Some records:
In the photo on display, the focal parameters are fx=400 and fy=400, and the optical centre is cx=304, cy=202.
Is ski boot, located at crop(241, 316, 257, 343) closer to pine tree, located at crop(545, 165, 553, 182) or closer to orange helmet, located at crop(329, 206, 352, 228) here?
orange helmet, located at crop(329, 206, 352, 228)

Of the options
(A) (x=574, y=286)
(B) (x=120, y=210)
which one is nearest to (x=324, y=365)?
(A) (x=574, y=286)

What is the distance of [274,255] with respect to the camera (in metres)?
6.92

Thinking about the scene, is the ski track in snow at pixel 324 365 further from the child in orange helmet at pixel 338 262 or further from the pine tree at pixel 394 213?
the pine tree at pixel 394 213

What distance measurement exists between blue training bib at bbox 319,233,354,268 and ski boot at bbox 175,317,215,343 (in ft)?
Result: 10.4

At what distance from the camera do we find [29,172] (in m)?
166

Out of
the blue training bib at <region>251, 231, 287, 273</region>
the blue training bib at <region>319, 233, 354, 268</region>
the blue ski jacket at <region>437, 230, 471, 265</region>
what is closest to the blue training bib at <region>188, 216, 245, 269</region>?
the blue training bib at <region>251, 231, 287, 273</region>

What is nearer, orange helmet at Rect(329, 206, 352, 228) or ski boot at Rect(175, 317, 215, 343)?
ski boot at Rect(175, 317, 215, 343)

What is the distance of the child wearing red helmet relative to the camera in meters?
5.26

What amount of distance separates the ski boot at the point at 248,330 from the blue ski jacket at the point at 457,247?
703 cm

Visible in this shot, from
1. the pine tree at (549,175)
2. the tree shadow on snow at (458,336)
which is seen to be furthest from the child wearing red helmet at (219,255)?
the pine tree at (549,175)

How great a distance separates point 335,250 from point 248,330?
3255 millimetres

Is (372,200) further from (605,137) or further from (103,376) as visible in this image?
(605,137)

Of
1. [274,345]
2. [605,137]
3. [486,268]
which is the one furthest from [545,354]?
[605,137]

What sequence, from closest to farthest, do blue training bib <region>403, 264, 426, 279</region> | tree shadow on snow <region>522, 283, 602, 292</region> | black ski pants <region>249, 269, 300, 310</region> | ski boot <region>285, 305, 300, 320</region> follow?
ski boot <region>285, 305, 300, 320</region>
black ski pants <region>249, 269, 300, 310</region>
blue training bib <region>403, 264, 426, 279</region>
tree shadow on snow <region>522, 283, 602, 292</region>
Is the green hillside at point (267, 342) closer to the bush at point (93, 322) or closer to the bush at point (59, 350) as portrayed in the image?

GIVEN INSTRUCTION:
Starting at the line that contains "What is nearer, orange" and going through the end of the records, rewrite those lines with "green hillside" changed to "snowy hillside". Leave everything else the same.

EXERCISE OUTPUT:
What is nearer, orange helmet at Rect(329, 206, 352, 228) or ski boot at Rect(175, 317, 215, 343)?
ski boot at Rect(175, 317, 215, 343)

What is the distance of the child wearing red helmet relative to the camera in meters?
5.26

What amount of distance separates the ski boot at the point at 248,330 from the blue ski jacket at the point at 457,247?
703 cm

Visible in this shot, from
1. the pine tree at (549,175)
2. the tree shadow on snow at (458,336)
which is seen to be furthest from the child wearing red helmet at (219,255)?
the pine tree at (549,175)

How great a distance separates point 335,250 from point 248,330?
3255 millimetres

Is (372,200) further from (605,137) or further from (103,376) as visible in this image?
(605,137)

Of
1. [274,345]
2. [605,137]
3. [486,268]
which is the one furthest from [545,354]?
[605,137]

What sequence, from closest to farthest, do blue training bib <region>403, 264, 426, 279</region> | tree shadow on snow <region>522, 283, 602, 292</region> | black ski pants <region>249, 269, 300, 310</region> | ski boot <region>285, 305, 300, 320</region> follow?
ski boot <region>285, 305, 300, 320</region>
black ski pants <region>249, 269, 300, 310</region>
blue training bib <region>403, 264, 426, 279</region>
tree shadow on snow <region>522, 283, 602, 292</region>
Is the snowy hillside at point (267, 342) closer to the bush at point (93, 322) or closer to the bush at point (59, 350) as portrayed in the image?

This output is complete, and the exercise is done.